I was surviving this all OK until Saturday evening, when the gym teachers organized a special entertainment: a boys’ leg contest.

“The American girl will judge the leg contest!” they an- nounced. I was still hoping that I had misunderstood them, even as German techno music was turned on and all the boys in the camp, ages eight to fourteen, were paraded out behind a screen that hid their bodies from the waist up; identifying numbers had been pinned to their shorts. I was given a clipboard with a form on which to rate their legs on a scale from one to ten. Gripped by panic, I stared at the clipboard. Nothing in either my life experience or my studies had prepared me to judge an adolescent boys’ leg contest. Finally the English teacher, who appeared to understand my predicament, whispered to me some scores of her own devising, and I wrote them on the form as if I had thought of them myself.

The next day, Sunday, I was alone in the cabin reading when someone came crashing through the door. It was the winner of the boys’ leg contest, a fourteen-year-old daredevil named Gábor, his prizewinning left leg covered in blood.

“Can you help me?” he asked, handing me a fi rst aid kit.

Closer inspection revealed a long, jagged gash on his knee. I had opened the first aid kit and successfully identified a bottle of iodine when we were joined by two of the gym teachers.
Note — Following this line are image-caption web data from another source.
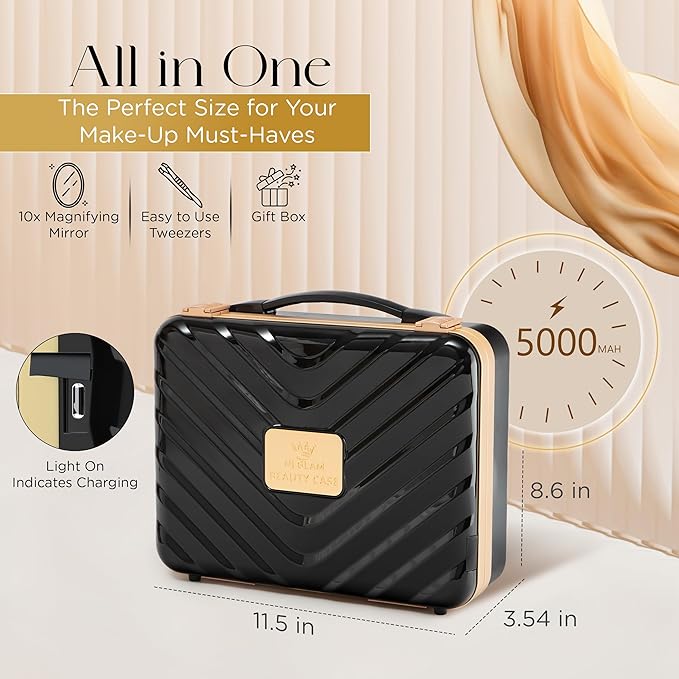 Lighted Makeup Case with Mirror - Portable Travel Makeup Organizer with light up Mirror, 3 Light Settings, Rechargeable Makeup Bag with Mirror and Lights - Mini 10x magnifying Mirror included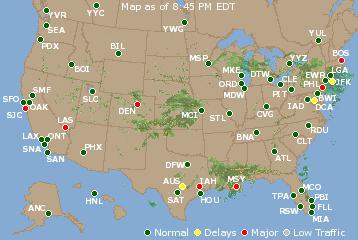 National Airport Delays Map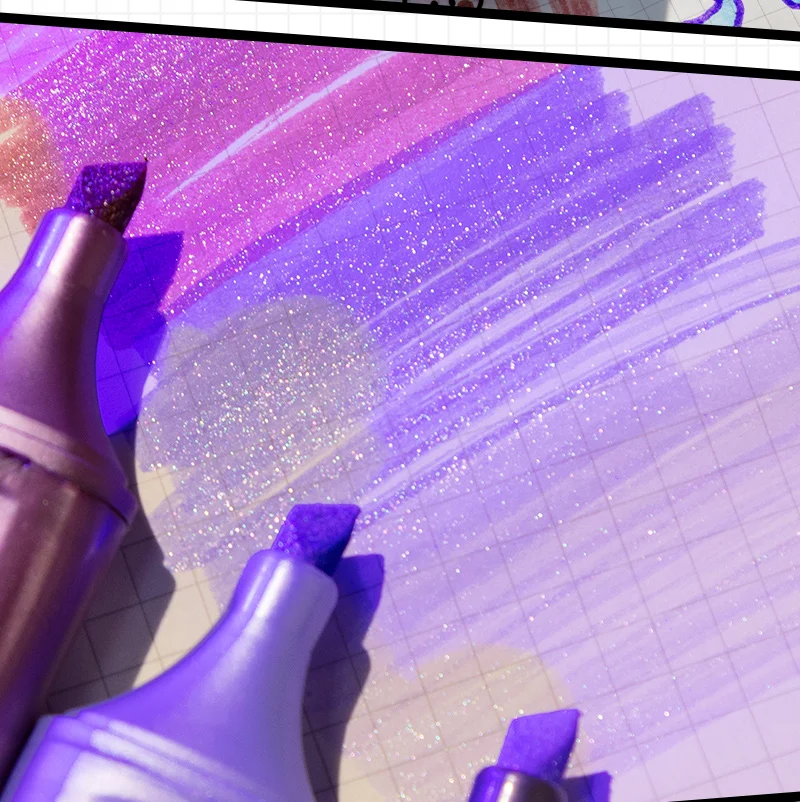 3pcs Steam Bubble Glitter Marker Pens Set Bling Shining Metallic Color  Highlighter for Drawing Painting Art School F7249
“Lukács Gábor, you leave the American alone!” they shouted and, steering the boy away, disinfected and bandaged his knee in a visibly efficient fashion. The English teacher appeared at my side: “He wants something from you,” she said darkly.

During the lunch hour, as soon as they had brought me my watermelon, I slipped away to the commuter rail station, bought a phone card, and called Valya’s parents’ house in Budapest. Valya asked where I was. Two hours later, he and his mother drove up in his mother’s Opel, with a canoe tied to the roof. His mother thought it would be fun for us to go canoeing on the Danube. She drove back in the car, and we actually paddled that canoe all the way back to Budapest, which took more than seven hours. All around us, towering sixteen-wheel trucks glided by on barges. Apparently it was illegal for the trucks to drive on the streets on Sundays.
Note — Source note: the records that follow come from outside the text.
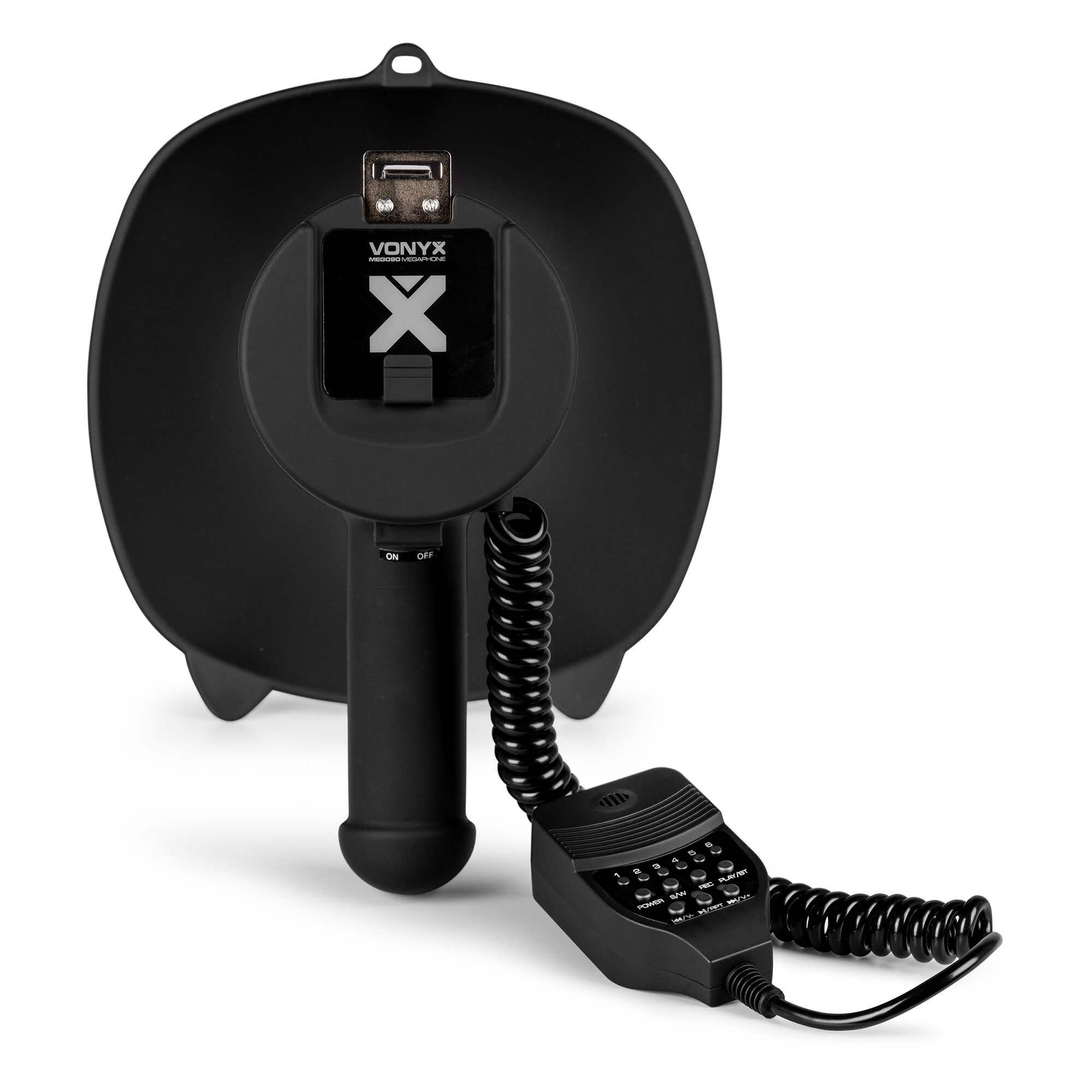 Vonyx MEG090 Pack Mégaphone 90W noir - avec 2x Batteries MRB12
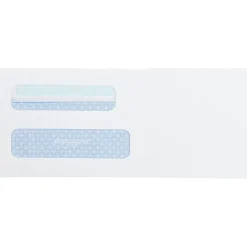 Quality Park® #8 5/8 Redi-Seal™ Double-Window Security Envelopes, Left Windows (Top/Bottom), Self-Seal, White, Box Of 500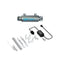 A UV-C Ultraviolet Light - 0.3 GPM water sterilizer is shown fully assembled at the top, with its disassembled parts, mounting brackets, power adapter, and installation accessories displayed below on a white background.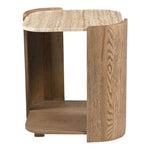 Calabria Marble And Oak Wood End Table in Beige / Brown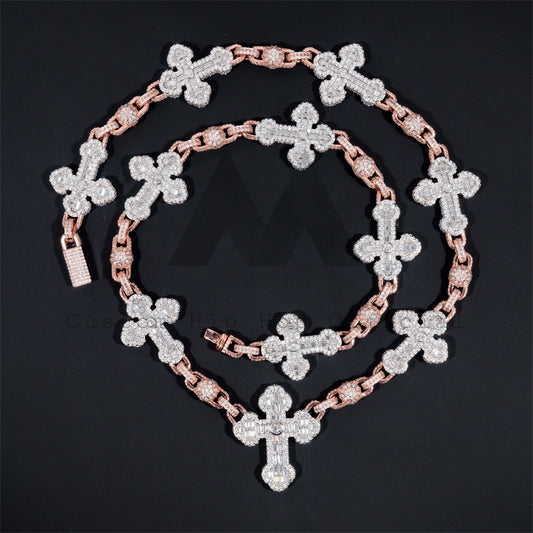 Rose Gold Two Tone Iced Out Moissanite Hip Hop 8MM Ball Cross Rosary Chain Necklace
In Budapest, having missed the docking place, we ended up moored in a swamp. Valya dragged the canoe aground, helped me out, and then went to find a pay phone. I was supposed to stay with the canoe.
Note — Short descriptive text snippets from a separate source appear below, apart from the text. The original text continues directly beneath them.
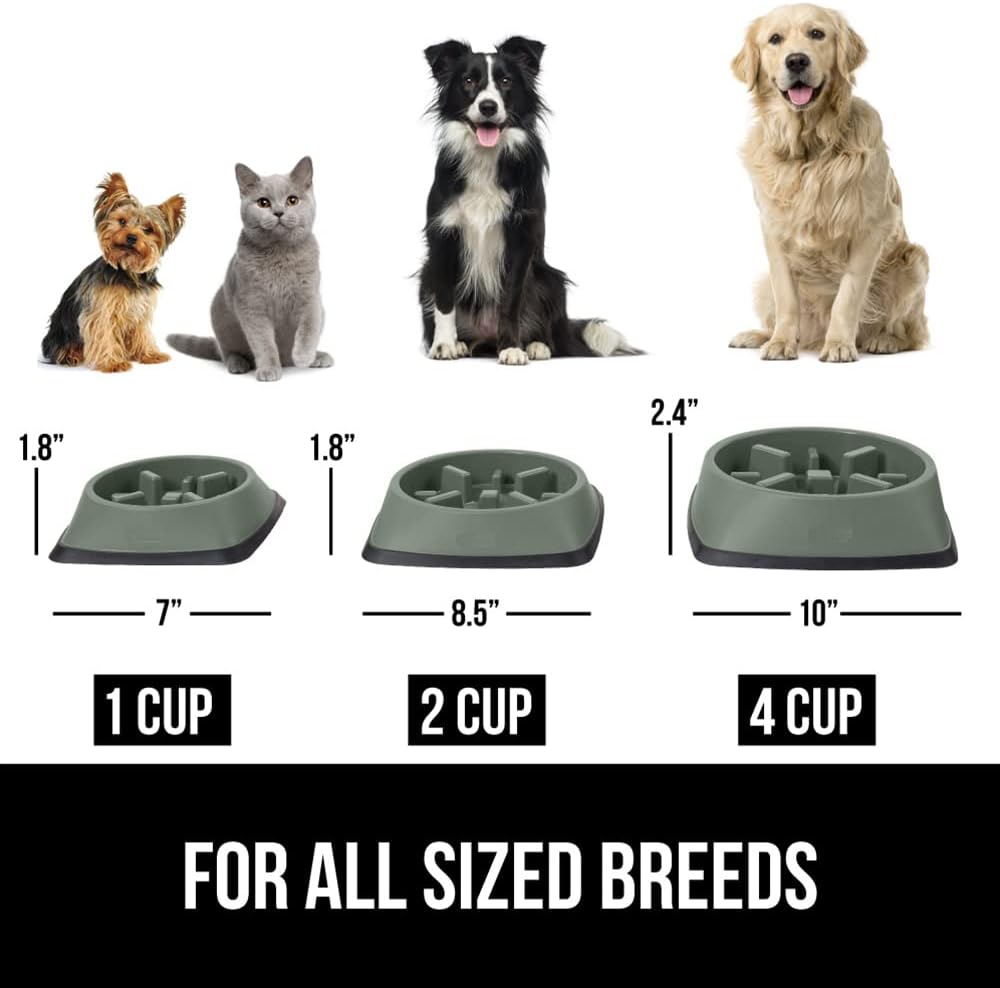 GORILLA GRIP® Patented Slow Feeder Dog and Cat Bowl, BPA Free, 4 Cup Sage
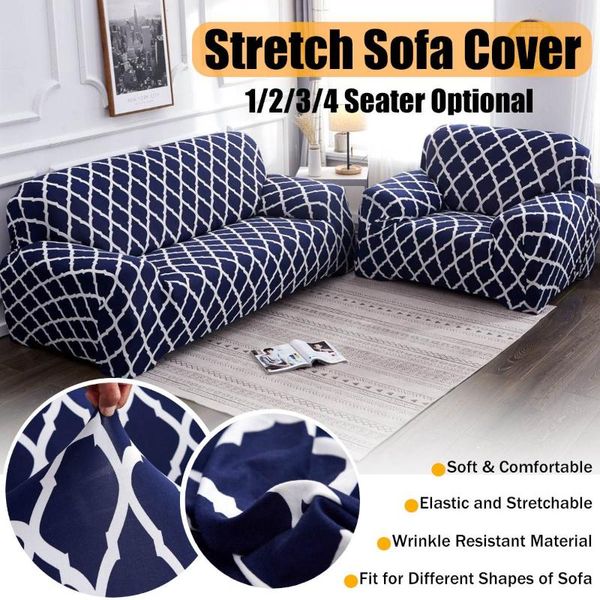 

chair covers navy 1/2/3/4 seater elastic sofa armchair couch slipcover settee stretch removable protective living room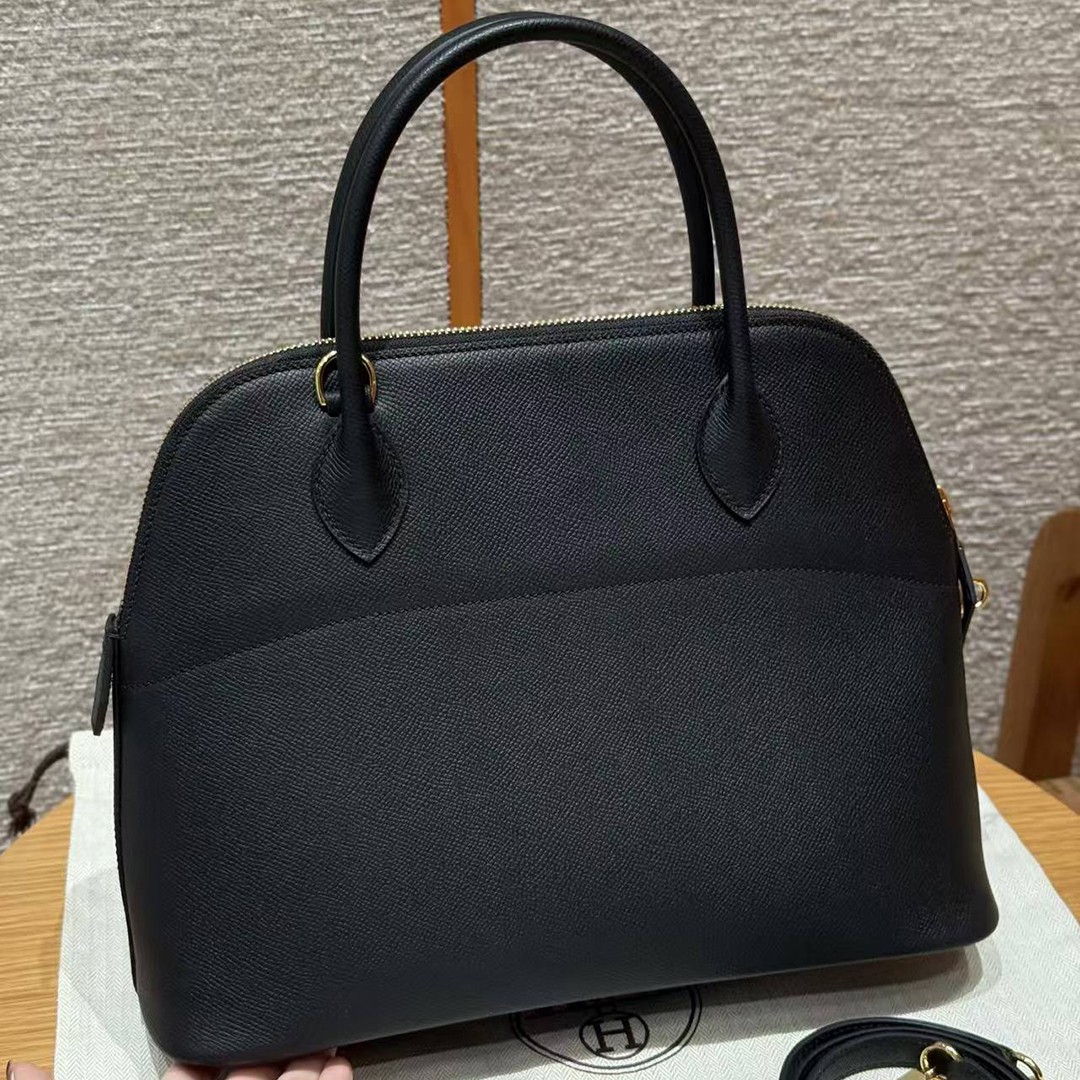 Hermes Bolide 31 Bag Handmade In Epsom Calfskin Leather Gold Hardware 89 Noir - Image 2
“I should be back in fifteen or twenty minutes,” he said.

The sun sank behind some prehistoric-looking vegetation, and a liquid blueness descended upon the world. Valya was gone for two hours, which I spent guarding the canoe—from whom? By what means? Noticing a willow nearby, I entertained and dismissed the idea of concealing the canoe with willow branches. As it happened, the only sentient beings I saw in the whole two hours were a man with four goats, none of whom evinced any interest in either me or the canoe, and two policemen. The policemen stopped their mopeds when they saw me, and tried to question me in Hungarian. The only question I understood was whether I was homeless. “Do you have a house?” they said loudly, and one of them put his hands over his head in the shape of a pointed roof.

“My friend went to the telephone,” I said. To my surprise, this explanation seemed to satisfy the policemen. “Good, good,” they said, then got back on their mopeds and rode away.

I had just taken a pen and notebook out of my bag and was trying in the dark to write a note explaining that I was incapable of guarding the canoe anymore when I heard the approach of pounding footsteps. They grew louder and louder and then Valya flopped down to the ground beside me, out of breath, his shirt torn and muddy. He had been chased several kilometers cross-country by a wild dog. He must be the kind of man who likes women, I remember thinking.

The next afternoon, Valya drove me back to the camp, stopping at the Thai embassy to pick up his visa—he was leaving the next day for a math conference. After we said goodbye, I spent some hours wandering around the historic town, its Serbian graveyards and churches. Eventually I had to return to the campground. I was greeted at the gate by the English teacher, closely followed by the bandaged boy leg champion.

“You have been … loafing,” said the English teacher accusingly.

“Your hair looks cool,” Gábor said.

“No it doesn’t!” snapped the English teacher.